▶ **Document extract**:
◆ ◆ ◆ ◆ ◆

A few nice new years celebration images I found:
I’m from the Mayor’s office, and I’m here to tell you: New Year’s has been cancelled! Go home! Don’t come back until next year!
Image by Ed Yourdon
Note: this photo was published in a Mar 27, 2012 Time to Drink photos blog, with the same caption and detailed notes that I had written on this Flickr page.
New Yorkers will tell you that nobody in his or her right mind goes to Times Square on New Year’s Eve. Well, anyway, nobody from Manhattan — you can never tell what those crazy folks in Brooklyn, Queens, Staten Island, or the Bronx might do (and we won’t even try to imagine what those crazy folks in New Jersey might do). Actually, even residents of Manhattan have been known to experience the New Year’s Eve count-down once in their lives, just so they can tell everyone else that they know what they’re talking about. In my case, I think it was back in 1969; at this point, I can’t even remember for sure which year it was …
Why do New Yorkers do their best to stay away from Times Square on New Year’s Eve? Well, have you ever looked at the television screen in the midst of all that mayhem? There are a gazillion other people out there, jammed against each other, shoulder to shoulder — and they’re all drunk, and they’re all screaming at the top of their lungs. You can’t just drive to a nearby corner and park your car, with a plan of getting back in your car and fleeing after you’ve seen what a crazy idea it was. And you can’t take a taxi right to the middle of Times Square — at least, not after mid-afternoon on New Year’s Eve. Even worse, there are no public bathrooms anywhere to be found, so you’re in trouble if you drink too much beer … except that the cops do their best, quite understandably, to make sure nobody in the Times Square area (which is broadly defined to cover an area of several square blocks) is drinking or doing anything that might look dangerous.
Consequently, it often seems that most of the crowd has chosen to get roaring drunk before they arrive on the scene. All of which might be great fun if the weather is clear, and the temperature is somewhere above the freezing mark. But if it’s 30 degrees or lower, and it’s drizzling or raining or snowing, this is not a place where you want to spend six or eight hours standing around with two million of your best (drunken) friends…
Thus, it should not surprise you to hear that I was not in Times Square to watch the ball drop on New Year’s Eve of 2009 (or, for that matter, any other year going back to 1969). However, I had a business meeting in mid-town Manhattan, in the late morning of Dec 31st; and on the chance that something interesting might be going on, I brought my camera with me. To reach my meeting, I took a subway to Times Square, and it was snowing heavily when I came out of the station; thus, I was hoping for some dramatic scenery when my meeting ended and I had a little free time before heading back uptown to my office.

◆ ◆ ◆ ◆ ◆

▶ **Tasks and exercises**:
a) Rewrite everything in the New Year's Eve post from "A few nice new" down to "until next year!", putting "postponed" in place of "cancelled".
b) For each statement below, say whether the New Year's Eve post supports it, answering yes or no and quoting the words of the post that decide it. (i) The author remembers for certain the year of his one New Year's Eve countdown. (ii) It was snowing heavily when the author came out of the subway station. (iii) The author's business meeting on Dec 31st was in lower Manhattan.
c) List every place outside Manhattan that the New Year's Eve post names.

▶ **Entries shown**:
◆ ◆ ◆ ◆ ◆

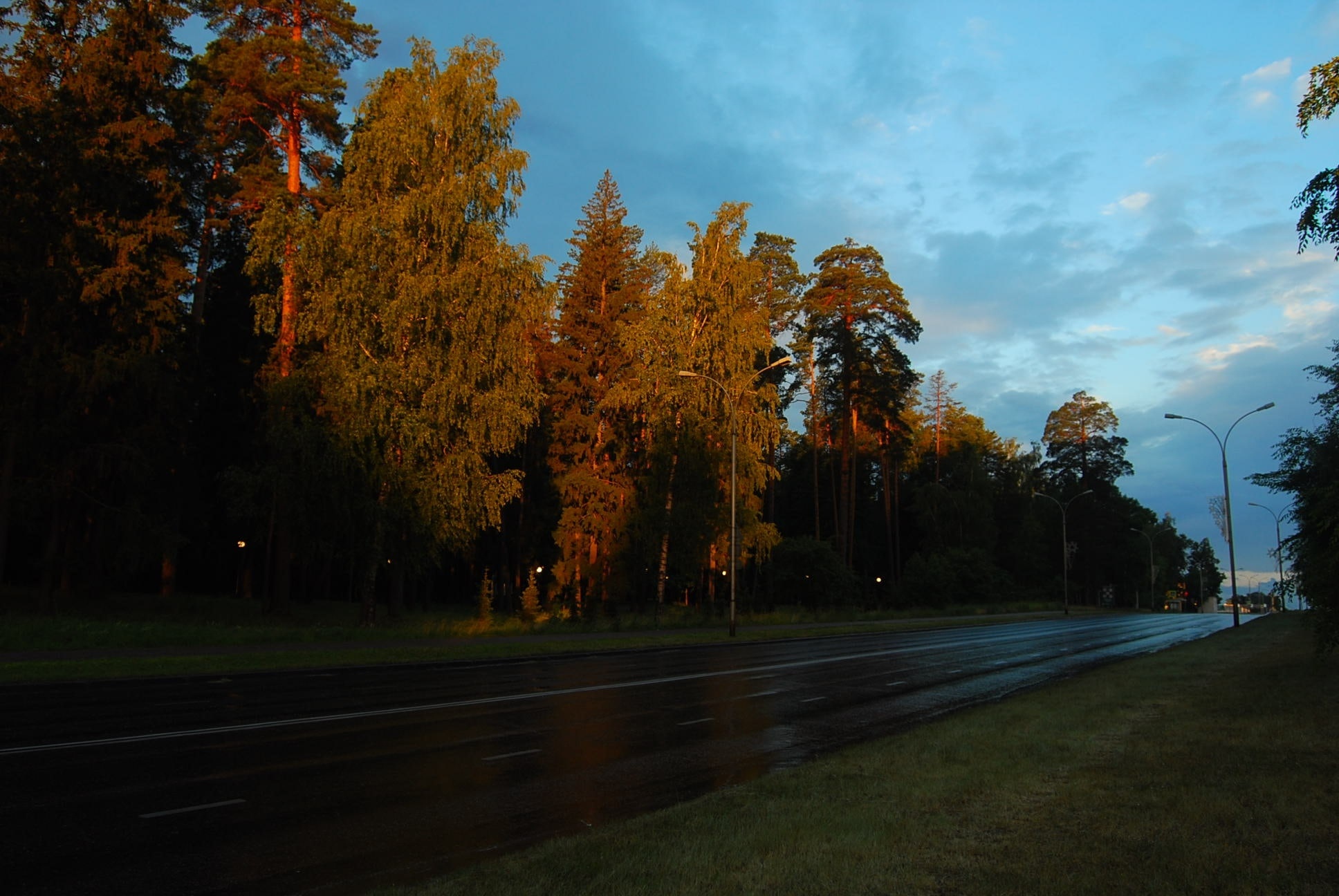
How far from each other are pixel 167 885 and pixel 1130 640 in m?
34.7

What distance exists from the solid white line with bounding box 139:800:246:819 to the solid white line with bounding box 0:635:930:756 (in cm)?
346

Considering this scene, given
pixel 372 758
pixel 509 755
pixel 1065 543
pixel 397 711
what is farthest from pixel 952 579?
pixel 372 758

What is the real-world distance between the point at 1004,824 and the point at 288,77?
34.0 m

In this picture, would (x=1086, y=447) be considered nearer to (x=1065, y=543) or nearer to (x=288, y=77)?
(x=1065, y=543)

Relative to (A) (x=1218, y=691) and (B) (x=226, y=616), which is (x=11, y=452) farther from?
(A) (x=1218, y=691)

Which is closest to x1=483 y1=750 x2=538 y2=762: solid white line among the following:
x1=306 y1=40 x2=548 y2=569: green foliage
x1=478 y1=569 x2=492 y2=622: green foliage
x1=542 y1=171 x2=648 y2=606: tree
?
x1=306 y1=40 x2=548 y2=569: green foliage

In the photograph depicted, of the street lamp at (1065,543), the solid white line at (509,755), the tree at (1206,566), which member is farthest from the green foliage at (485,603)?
the tree at (1206,566)

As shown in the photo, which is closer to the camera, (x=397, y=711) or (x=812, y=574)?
(x=397, y=711)

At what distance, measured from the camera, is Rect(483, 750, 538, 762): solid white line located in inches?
360

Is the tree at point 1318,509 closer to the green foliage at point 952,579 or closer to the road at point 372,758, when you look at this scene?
the road at point 372,758

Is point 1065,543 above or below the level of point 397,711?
above

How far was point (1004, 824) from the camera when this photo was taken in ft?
20.1

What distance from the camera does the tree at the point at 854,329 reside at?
183 feet

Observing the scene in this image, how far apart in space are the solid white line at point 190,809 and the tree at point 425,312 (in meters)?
19.5
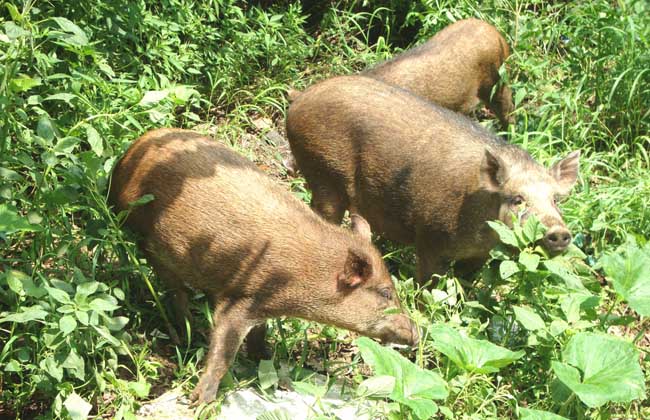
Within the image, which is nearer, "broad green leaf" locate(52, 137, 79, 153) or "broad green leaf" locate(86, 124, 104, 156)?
"broad green leaf" locate(52, 137, 79, 153)

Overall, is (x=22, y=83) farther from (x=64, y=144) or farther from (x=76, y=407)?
(x=76, y=407)

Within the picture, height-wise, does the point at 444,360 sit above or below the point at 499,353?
below

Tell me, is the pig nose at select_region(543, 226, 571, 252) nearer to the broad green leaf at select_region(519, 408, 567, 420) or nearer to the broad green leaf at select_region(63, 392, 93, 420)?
the broad green leaf at select_region(519, 408, 567, 420)

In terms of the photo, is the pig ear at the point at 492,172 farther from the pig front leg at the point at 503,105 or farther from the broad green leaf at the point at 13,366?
the broad green leaf at the point at 13,366

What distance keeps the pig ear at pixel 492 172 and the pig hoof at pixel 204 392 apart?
209cm

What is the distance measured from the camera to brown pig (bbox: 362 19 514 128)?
24.5ft

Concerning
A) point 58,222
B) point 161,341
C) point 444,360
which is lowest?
point 161,341

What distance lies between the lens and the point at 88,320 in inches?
172

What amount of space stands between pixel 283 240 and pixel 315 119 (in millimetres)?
1481

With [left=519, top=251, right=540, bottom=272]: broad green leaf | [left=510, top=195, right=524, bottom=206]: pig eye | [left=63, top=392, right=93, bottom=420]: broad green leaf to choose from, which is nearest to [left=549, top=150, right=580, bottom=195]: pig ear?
[left=510, top=195, right=524, bottom=206]: pig eye

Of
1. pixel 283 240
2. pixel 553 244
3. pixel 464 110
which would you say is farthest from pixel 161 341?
pixel 464 110

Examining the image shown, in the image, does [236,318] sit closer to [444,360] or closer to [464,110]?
[444,360]

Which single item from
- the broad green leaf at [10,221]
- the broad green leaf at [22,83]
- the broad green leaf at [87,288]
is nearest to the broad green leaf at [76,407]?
the broad green leaf at [87,288]

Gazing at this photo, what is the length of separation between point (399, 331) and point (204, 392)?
1130 mm
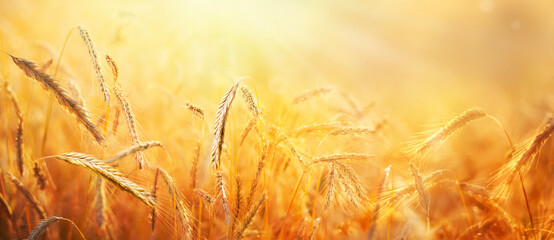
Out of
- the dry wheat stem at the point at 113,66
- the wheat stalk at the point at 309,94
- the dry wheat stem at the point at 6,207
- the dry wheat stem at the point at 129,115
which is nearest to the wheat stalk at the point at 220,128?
the dry wheat stem at the point at 129,115

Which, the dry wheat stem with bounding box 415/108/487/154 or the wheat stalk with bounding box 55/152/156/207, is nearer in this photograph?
the wheat stalk with bounding box 55/152/156/207

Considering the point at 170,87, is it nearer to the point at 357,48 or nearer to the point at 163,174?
the point at 163,174

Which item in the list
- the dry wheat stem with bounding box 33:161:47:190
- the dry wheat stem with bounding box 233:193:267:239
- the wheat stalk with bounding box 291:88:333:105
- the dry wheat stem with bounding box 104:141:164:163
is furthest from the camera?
the wheat stalk with bounding box 291:88:333:105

◆ ◆ ◆ ◆ ◆

▶ **Worked answers**:
a)
A few nice new years celebration images I found:
I’m from the Mayor’s office, and I’m here to tell you: New Year’s has been postponed! Go home! Don’t come back until next year!

b)
(i) No: "I can’t even remember for sure which year it was"
(ii) Yes: "it was snowing heavily when I came out of the station"
(iii) No: "I had a business meeting in mid-town Manhattan"

c) Brooklyn, Queens, Staten Island, the Bronx, New Jersey